# "Homemade vs factory foam block kayak carriers



## oufisherman

I have a another question for all of the kayak experts on this site, as I'm just getting into the kayaks. I need to get some type of foam block system so that I can carry my kayak on top of my Cavilier when fishing by myself. I've seen the foam block system that Dicks Sporting Goods carries, which looks like it can be made at home with buying individual parts.
So I guess I'm asking should I get factory set or make my own? I was thinking I could maybe do it myself if I bought the foam blocks, because I already have a the rachet tie down that I could put around the kayak and through the slightly open windows. Then put tie down rops on front and back.
Would I need anything to essentially anchor the blocks in place also? Any suggestions or tips would be greatly appreciated. Thanks.


----------



## Ken G

The 3 essential materials needed to get started in accessorizing fishing kayaks are duct tape, pool noodles, and pvc pipe. Each has many uses and requires various levels of engineering skill.
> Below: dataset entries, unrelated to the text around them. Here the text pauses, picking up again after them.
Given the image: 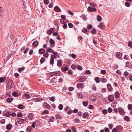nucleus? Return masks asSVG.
<instances>
[{
  "label": "nucleus",
  "mask_w": 132,
  "mask_h": 132,
  "mask_svg": "<svg viewBox=\"0 0 132 132\" xmlns=\"http://www.w3.org/2000/svg\"><path fill=\"white\" fill-rule=\"evenodd\" d=\"M68 70V67L67 66L64 67L63 69V70L64 71H66Z\"/></svg>",
  "instance_id": "864d4df0"
},
{
  "label": "nucleus",
  "mask_w": 132,
  "mask_h": 132,
  "mask_svg": "<svg viewBox=\"0 0 132 132\" xmlns=\"http://www.w3.org/2000/svg\"><path fill=\"white\" fill-rule=\"evenodd\" d=\"M71 129L73 132H77V130L76 128L74 126H72L71 128Z\"/></svg>",
  "instance_id": "603ef678"
},
{
  "label": "nucleus",
  "mask_w": 132,
  "mask_h": 132,
  "mask_svg": "<svg viewBox=\"0 0 132 132\" xmlns=\"http://www.w3.org/2000/svg\"><path fill=\"white\" fill-rule=\"evenodd\" d=\"M125 5L128 7H129L130 6V4L128 2H126L125 3Z\"/></svg>",
  "instance_id": "09e8293b"
},
{
  "label": "nucleus",
  "mask_w": 132,
  "mask_h": 132,
  "mask_svg": "<svg viewBox=\"0 0 132 132\" xmlns=\"http://www.w3.org/2000/svg\"><path fill=\"white\" fill-rule=\"evenodd\" d=\"M25 69V68L24 67H23L21 68H19L18 69V70L19 72L21 73L22 71H24V70Z\"/></svg>",
  "instance_id": "aec40b11"
},
{
  "label": "nucleus",
  "mask_w": 132,
  "mask_h": 132,
  "mask_svg": "<svg viewBox=\"0 0 132 132\" xmlns=\"http://www.w3.org/2000/svg\"><path fill=\"white\" fill-rule=\"evenodd\" d=\"M47 51L49 52L53 53L54 52V50L50 47H49L48 49L46 50Z\"/></svg>",
  "instance_id": "72a5a7b5"
},
{
  "label": "nucleus",
  "mask_w": 132,
  "mask_h": 132,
Tie the pool noodles to the roof, or the kayak, depending on the contours of each. Pool noodles will scratch the roof as good as the foam blocks but they are much cheaper than the blocks.

For other ideas on using the 3 essential materials check out the do it yourself section of the kayakfishingstuff.com forum or the multitude of other kayak fishing forums.


----------



## twistertail

http://www.walmart.com/catalog/product.do?product_id=10086714
you can get it shipped to any wal mart store free. i just got the canoe carrier last week.


----------



## Curt Angler

I use a pool noodle that I cut in half. I have one half on each end of my kayak and use 3 ratchet tie downs (1 going to the front tie down points and through the carrier handle, 1 in the back tie down points and through the carrier handle, then one through the back window and over the top of the kayak). I have cruised at 65 MPH with no troubles at all.


----------



## symba

twistertail said:


> http://www.walmart.com/catalog/product.do?product_id=10086714
> you can get it shipped to any wal mart store free. i just got the canoe carrier last week.


The one that Dick's carries looks to be of much better quality and lower price- $30. It has 5 tie-downs instead of 2 and some rope.


----------



## oufisherman

Thanks for the info guys. Going with the pool noodle, rachet tie down around kayak through windows, and tie downs to front and back. Figure that will do the job as I'll only be hauling the kayak like this on trips within 20-25 miles one way.


----------